Aim of the task:
Rewrite the podcast episode notes between "For episode fourteen" and "and shared impact.", inclusive, substituting "guides" for "facilitators".

Selected text:

———

2.14: ETHOS – On Matching Our Rhetoric With Our Action

For episode fourteen of season two, Tim and Tuesday host a conversation with members of the NYC Administration for Children Services Operations Team where they reflect on the work so far, their learnings and their advice for those helping to lead large-scale change across a system.

 

Together, Tim Merry and Tuesday Ryan-Hart are THE OUTSIDE—systems change and equity facilitators who bring the fresh air necessary to organize movements, organizations, and collaborators forward for progress, surfacing new mindsets for greater participation and shared impact.

 

2.14 —— SHOW NOTES

 

  • Tues: Today on the podcast, we have guests!! We have three members – Zachary Howard, Marc Santora & Cherika Wilson – of our Operations Team from a project, “Equity Throughout Our System (ETHOS),” we are working on at the NYC Administration for Children’s Services Workforce Institute.

 

  • Marc: ACS Workforce Institute is a collaboration between ACS, which is a city agency, and CUNY, which is a city university in New York, and there are two layers of that – there’s CUNY School of Professional Studies and CUNY Hunter Collage and so all those entities work together to provide training for direct service staff in child welfare and juvenile justice. We are impacting that system. We are training people to do that work. ACS is an agency of approx. 12,000 people and we work with 63 contracted provider agencies.

 

  • Tues: There are about 24,000 workers that you are training that then move out to the families. That’s quite a reach.

 

 

  • Zachary: Everyone in the Workforce Institute makes sure that it’s always on the table. We make sure our language is consistent and it becomes part of our everyday.

 

  • Cherika: We have a highly disproportionate number of children of colour that are affected by and come into contact with the system and so as we go about doing our jobs, regardless of whatever part of the organization we’re in, that is something that we are constantly thinking about. How do we make sure that there is equity throughout our system for the families that we work with. This initiative [ETHOS] is part of how we really engage in that to move that work to the next level.

 

  • Marc: We surround ourselves all the time with people who that is their work. We know that there is inequity in the system, we know that that exists and so we use it as a springboard to inform the rest of our work so we’ve done things like having a reflective process every couple of weeks, we’ve done racism trainings and this work that we are doing with The Outside is very much centred around that. It’s been 2+ years of us priming the pump to talk about this.

 

  • Tim: In some of the early conversations, David would talk about ACS and the Workforce institute, as a whole, is positioned to lead transformation across the child welfare system… If the mandate is systems change through capacity building… how’s that feel? What’s it like to have that mandate and scope?

———

[Dataset excerpt]

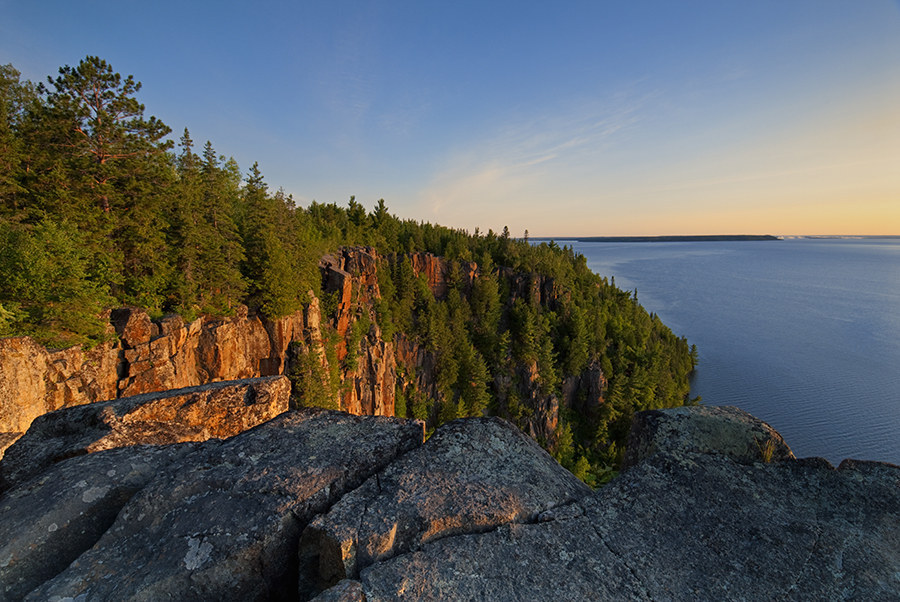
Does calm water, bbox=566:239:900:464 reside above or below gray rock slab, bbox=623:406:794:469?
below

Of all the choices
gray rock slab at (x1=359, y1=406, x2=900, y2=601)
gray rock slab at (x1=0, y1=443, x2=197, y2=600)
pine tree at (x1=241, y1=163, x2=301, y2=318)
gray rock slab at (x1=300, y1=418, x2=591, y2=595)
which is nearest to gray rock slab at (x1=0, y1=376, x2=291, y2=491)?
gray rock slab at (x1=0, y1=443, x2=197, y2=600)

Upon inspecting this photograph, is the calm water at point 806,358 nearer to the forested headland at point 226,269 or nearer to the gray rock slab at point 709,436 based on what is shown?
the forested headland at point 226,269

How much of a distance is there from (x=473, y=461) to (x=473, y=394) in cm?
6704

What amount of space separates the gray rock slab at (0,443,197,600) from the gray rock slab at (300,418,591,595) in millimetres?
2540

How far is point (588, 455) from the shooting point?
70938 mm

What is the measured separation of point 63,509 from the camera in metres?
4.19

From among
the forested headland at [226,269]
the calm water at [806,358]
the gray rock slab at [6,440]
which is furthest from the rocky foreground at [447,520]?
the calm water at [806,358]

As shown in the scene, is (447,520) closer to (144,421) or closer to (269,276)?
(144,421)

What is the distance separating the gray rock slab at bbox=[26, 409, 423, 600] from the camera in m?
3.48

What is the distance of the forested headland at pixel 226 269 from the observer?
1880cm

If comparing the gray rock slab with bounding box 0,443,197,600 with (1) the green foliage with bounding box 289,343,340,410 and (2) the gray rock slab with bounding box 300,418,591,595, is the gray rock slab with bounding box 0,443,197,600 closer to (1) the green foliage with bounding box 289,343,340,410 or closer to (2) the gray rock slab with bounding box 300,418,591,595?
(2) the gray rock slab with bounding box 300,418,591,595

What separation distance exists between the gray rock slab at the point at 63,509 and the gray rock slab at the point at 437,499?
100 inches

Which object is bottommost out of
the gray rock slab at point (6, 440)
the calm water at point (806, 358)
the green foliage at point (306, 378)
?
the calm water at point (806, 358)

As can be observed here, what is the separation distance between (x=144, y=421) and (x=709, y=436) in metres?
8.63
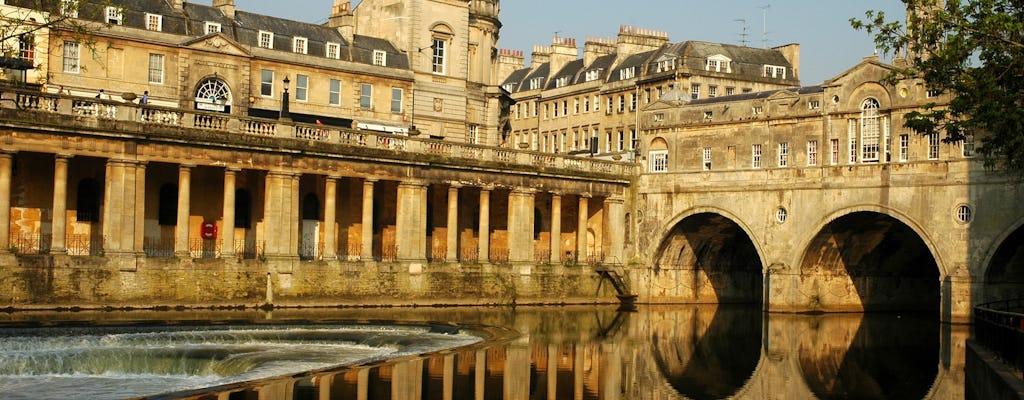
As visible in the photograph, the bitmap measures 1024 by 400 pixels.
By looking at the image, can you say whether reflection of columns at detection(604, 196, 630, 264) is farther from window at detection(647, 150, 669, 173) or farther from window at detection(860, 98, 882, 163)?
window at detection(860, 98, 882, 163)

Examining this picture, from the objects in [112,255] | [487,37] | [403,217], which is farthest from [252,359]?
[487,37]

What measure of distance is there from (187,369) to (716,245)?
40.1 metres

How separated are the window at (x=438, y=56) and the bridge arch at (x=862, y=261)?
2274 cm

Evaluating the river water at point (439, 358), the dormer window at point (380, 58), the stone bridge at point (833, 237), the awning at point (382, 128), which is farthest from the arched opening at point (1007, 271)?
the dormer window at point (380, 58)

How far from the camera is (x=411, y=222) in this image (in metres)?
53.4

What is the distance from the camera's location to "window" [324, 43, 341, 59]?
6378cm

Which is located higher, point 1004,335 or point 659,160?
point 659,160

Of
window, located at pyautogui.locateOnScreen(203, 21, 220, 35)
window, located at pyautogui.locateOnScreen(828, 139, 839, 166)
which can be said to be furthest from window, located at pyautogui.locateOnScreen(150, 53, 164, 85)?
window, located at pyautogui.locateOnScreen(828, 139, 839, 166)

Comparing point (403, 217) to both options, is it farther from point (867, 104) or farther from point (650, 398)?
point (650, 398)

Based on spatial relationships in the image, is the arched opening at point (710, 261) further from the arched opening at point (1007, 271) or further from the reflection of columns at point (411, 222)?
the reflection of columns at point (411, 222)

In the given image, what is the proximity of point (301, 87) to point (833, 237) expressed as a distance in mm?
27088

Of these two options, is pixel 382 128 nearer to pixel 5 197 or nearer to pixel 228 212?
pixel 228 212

———

Answer to the problem:
For episode fourteen of season two, Tim and Tuesday host a conversation with members of the NYC Administration for Children Services Operations Team where they reflect on the work so far, their learnings and their advice for those helping to lead large-scale change across a system.

 

Together, Tim Merry and Tuesday Ryan-Hart are THE OUTSIDE—systems change and equity guides who bring the fresh air necessary to organize movements, organizations, and collaborators forward for progress, surfacing new mindsets for greater participation and shared impact.